The men were white—every last one of them. Few took notice of us at the pond’s edge, and those who did were not particularly generous with their smiles. Or so, at least, it seemed to me. I sensed that we were interlopers, that we would not necessarily have been welcome even if we had come with sticks and skates. But this may be wrong; I do not really know what they thought of our presence; no words were exchanged. I do know that my son very much enjoyed the game, and I thought to myself that the day would come, too soon, when he would want a pair of skates of his own and would ask his dad to teach him how to use them.
I found myself consciously dreading that day; the thought of my son playing hockey on that frozen pond did not sit well with me. I much preferred to think of him on a basketball court. For hockey, we all know, is a white man’s game. Who was the last “brother” to play in the NHL? Of course, I immediately sensed that this thought was silly and illegitimate, and attempted to banish it from my mind. But it kept coming back. I could not avoid the feeling that something important was at stake here, and I decided to discuss it with my wife.
Linda and I had carefully considered the implications for our children of our decision to buy a house in a predominantly white suburb. We had joined and become active in a church with many black families like our own, in part so that our boys would be provided with suitable racial peers. We mean to ensure their proper education in black history and culture, including their own family history. We are vigilant about the effect on their developing psyches of racial messages that come across on television, in books, at their nursery school, and so forth. On all of this Linda and I are in full accord. But she thought my concerns about hockey were taking things a bit too far.
I now believe that she was right. My aversion to Glenn’s becoming involved in that Sunday-afternoon ritual was rooted in my own sense of identity as a black American man who grew up when and where I did, with the experiences I had. Because I would not have felt comfortable there (I reasoned), he should not want to be a part of that scene, either. I was thus inclined to impose upon my son, in the name of preserving his authentic blackness, a limitation deriving from my life but not really relevant to his. It is as if I were to insist that he study Swahili instead of French.
Given the class background of our children and the community in which we have chosen to make our lives, their racial sensibilities will inevitably be quite different from ours. Moreover, it is impossible to predict just what self-definition they will settle upon. This can be disquieting for those of our generation concerned about retaining a “genuinely black” identity in the face of the social mobility we have experienced within our lifetimes.
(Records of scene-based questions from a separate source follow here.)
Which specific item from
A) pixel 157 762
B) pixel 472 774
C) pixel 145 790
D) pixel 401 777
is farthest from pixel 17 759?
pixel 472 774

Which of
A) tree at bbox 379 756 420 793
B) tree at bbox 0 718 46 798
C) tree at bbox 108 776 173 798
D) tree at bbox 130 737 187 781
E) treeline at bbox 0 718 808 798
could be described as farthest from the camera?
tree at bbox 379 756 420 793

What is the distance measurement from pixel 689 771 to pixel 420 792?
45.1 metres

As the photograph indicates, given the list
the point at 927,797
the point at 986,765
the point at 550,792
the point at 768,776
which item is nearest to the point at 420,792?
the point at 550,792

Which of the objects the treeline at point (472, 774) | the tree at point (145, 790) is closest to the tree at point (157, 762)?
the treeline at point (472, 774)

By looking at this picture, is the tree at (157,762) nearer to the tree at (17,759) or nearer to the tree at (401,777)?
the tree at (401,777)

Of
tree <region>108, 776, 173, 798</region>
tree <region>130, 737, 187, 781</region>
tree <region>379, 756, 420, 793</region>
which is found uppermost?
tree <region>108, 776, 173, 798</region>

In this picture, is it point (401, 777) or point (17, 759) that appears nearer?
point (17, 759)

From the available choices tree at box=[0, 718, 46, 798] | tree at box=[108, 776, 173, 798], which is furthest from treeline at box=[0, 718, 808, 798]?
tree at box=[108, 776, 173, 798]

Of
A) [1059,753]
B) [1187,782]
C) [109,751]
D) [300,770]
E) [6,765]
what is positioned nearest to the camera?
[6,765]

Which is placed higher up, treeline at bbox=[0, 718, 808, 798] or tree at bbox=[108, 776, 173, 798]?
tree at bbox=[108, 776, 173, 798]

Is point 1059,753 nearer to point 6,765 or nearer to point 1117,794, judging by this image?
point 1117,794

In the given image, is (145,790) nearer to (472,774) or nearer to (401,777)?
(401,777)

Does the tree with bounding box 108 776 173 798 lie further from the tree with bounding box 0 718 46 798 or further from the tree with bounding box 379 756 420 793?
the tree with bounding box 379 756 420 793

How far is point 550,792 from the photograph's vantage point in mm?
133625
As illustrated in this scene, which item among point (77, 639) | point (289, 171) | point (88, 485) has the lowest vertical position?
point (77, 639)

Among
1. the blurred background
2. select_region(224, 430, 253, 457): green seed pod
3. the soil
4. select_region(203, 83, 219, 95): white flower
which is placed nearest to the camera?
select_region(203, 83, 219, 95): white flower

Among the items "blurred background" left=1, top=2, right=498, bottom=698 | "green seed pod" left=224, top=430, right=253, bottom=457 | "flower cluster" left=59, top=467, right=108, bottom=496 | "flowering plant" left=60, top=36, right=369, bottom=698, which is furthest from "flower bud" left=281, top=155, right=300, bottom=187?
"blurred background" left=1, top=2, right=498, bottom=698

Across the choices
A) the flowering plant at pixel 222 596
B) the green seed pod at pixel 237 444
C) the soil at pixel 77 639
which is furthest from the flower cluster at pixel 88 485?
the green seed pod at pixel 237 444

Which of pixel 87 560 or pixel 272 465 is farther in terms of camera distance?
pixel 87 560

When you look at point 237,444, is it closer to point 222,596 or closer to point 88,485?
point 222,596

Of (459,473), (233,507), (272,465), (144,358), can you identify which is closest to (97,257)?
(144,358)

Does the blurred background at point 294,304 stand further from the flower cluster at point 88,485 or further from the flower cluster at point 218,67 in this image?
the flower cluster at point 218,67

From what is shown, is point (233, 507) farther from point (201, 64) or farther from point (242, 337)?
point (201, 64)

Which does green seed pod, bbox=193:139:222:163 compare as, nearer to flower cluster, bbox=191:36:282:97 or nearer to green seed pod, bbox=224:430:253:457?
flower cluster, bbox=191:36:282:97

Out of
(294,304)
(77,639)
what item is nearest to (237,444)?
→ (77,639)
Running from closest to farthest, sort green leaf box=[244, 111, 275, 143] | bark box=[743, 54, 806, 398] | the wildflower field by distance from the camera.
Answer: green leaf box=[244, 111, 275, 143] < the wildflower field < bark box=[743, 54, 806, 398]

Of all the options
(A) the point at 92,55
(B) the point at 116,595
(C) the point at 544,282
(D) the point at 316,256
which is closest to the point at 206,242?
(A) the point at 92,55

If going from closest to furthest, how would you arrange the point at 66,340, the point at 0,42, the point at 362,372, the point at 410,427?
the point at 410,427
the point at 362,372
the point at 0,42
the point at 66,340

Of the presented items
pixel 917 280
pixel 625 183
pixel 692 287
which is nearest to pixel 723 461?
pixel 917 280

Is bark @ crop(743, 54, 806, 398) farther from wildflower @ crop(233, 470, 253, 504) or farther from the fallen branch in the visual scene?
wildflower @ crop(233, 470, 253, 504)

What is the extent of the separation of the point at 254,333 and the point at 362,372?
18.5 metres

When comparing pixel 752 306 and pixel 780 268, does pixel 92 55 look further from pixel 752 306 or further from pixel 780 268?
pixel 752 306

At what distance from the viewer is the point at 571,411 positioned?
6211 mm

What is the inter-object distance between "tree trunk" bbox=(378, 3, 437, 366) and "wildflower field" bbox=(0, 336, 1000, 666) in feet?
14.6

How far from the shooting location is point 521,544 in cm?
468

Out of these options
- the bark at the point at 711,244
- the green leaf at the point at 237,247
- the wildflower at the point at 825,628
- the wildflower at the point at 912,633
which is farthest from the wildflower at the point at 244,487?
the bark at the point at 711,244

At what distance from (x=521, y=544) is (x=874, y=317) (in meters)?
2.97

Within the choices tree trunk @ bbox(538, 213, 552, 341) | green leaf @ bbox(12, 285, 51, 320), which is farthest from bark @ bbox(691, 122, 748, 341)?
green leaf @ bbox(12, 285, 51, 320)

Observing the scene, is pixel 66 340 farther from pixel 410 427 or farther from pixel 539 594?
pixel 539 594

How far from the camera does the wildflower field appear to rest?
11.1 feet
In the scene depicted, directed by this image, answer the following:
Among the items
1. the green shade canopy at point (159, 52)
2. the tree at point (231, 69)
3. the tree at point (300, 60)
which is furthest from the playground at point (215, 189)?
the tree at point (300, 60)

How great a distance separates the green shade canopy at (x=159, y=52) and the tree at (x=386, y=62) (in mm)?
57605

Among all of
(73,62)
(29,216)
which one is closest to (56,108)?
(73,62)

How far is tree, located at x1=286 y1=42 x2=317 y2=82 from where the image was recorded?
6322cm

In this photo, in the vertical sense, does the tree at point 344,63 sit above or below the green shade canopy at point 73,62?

But it is not, I think, to be feared.
Much more frightening, to me, is the alternative—stifling the development of our children’s personalities by imposing upon them an invented ethnicity. I have no doubt that my sons will be black men of the 21st century, but not because they will sing racial anthems peculiar to our time. Theirs will be a blackness constructed yet again, out of the external givens of their lives, not mine, shaped by a cultural inheritance which I am obliged to transmit but expressed in their own voices, and animated by a spirit whose basis lies deeper than the color of any man’s skin.